The second type is the perseverance practiced by fervent or even perfect souls who do not as yet enjoy the habitual motions of the Holy Spirit, and whose perseverance, therefore, shows some fluctuations, more or less slight, according to the degree of perfection of the soul. In this case perseverance does not consist in remaining perfectly stable in good, but rather in constantly beginning again as soon as any failure is recognized.
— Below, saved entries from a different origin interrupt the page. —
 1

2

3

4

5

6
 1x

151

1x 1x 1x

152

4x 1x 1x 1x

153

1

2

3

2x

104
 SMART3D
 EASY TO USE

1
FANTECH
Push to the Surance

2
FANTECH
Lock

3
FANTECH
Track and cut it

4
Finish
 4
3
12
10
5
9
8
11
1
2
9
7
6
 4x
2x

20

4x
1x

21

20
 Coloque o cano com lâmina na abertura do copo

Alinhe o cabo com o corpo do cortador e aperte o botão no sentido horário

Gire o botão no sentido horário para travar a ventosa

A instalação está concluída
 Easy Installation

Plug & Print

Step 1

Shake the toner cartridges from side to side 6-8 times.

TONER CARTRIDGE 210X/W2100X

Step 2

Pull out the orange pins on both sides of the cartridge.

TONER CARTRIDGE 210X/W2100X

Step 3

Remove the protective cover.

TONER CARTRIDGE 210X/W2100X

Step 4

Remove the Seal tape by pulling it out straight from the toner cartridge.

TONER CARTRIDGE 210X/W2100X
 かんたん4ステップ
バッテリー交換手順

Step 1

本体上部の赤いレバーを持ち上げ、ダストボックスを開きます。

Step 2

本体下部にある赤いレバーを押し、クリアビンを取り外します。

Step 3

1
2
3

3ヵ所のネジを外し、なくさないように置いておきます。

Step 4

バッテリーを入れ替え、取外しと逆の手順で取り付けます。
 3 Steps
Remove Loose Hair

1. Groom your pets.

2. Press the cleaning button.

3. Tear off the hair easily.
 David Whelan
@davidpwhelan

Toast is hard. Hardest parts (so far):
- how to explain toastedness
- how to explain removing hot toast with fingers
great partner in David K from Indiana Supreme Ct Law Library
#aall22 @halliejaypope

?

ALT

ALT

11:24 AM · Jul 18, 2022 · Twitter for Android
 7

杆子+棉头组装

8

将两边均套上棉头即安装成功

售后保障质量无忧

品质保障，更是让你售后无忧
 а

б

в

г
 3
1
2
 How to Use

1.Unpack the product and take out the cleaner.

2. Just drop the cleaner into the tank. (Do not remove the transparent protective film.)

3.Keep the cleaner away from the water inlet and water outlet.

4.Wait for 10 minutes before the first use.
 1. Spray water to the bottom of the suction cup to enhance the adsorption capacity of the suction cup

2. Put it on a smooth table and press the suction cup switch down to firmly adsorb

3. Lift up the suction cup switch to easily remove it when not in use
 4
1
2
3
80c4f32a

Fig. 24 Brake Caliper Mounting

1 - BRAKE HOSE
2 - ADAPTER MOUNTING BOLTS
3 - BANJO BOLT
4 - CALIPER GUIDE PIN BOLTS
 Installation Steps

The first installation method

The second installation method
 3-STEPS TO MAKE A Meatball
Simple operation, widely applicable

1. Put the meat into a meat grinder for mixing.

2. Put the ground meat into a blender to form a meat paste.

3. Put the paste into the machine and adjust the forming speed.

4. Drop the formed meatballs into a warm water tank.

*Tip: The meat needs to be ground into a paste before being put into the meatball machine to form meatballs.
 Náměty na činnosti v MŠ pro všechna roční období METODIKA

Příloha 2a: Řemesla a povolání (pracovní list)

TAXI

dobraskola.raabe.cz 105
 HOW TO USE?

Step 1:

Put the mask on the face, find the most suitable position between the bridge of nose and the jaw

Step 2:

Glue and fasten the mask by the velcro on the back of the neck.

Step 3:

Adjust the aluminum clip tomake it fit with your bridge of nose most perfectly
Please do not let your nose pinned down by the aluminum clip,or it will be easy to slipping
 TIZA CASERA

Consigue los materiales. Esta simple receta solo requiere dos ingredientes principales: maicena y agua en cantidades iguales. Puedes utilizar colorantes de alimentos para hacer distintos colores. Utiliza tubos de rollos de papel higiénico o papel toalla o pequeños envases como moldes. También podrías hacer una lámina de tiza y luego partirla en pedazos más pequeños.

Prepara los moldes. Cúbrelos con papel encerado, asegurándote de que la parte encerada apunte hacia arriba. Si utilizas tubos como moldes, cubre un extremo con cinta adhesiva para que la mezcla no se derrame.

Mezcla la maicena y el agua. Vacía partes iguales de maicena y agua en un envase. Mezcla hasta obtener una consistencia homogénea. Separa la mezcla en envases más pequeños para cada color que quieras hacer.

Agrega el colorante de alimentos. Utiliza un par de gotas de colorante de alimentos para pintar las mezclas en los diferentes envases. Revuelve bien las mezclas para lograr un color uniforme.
Sometimes just a momentary inattention, an unexpected happening, a little weariness or emotion, is enough to make us commit some fault that we had sincerely resolved to avoid at any cost, and here we have failed again! This, however, is no reason for being discouraged or sad; rather it is a motive for humbling ourselves, for recognizing our weakness and begging more insistently for God's help to rise at once and begin again. Because our human nature is so unstable, our perseverance will usually consist in continually beginning again. This is the perseverance to which we should all attain, because it depends on our good will, in the sense that God has infused this virtue in our soul, giving us at every moment sufficient grace to practice it. It is not in our power to free ourselves from this instability of our nature, and therefore we cannot avoid every slackening in virtue, every negligence, weakness, or fault; but it is within our power to correct ourselves as soon as we perceive that we have failed. This is the kind of perseverance that God demands of us, and when we practice it faithfully, and are always prompt in rising after each fall, He will crown our efforts by granting us the supreme grace of final perseverance.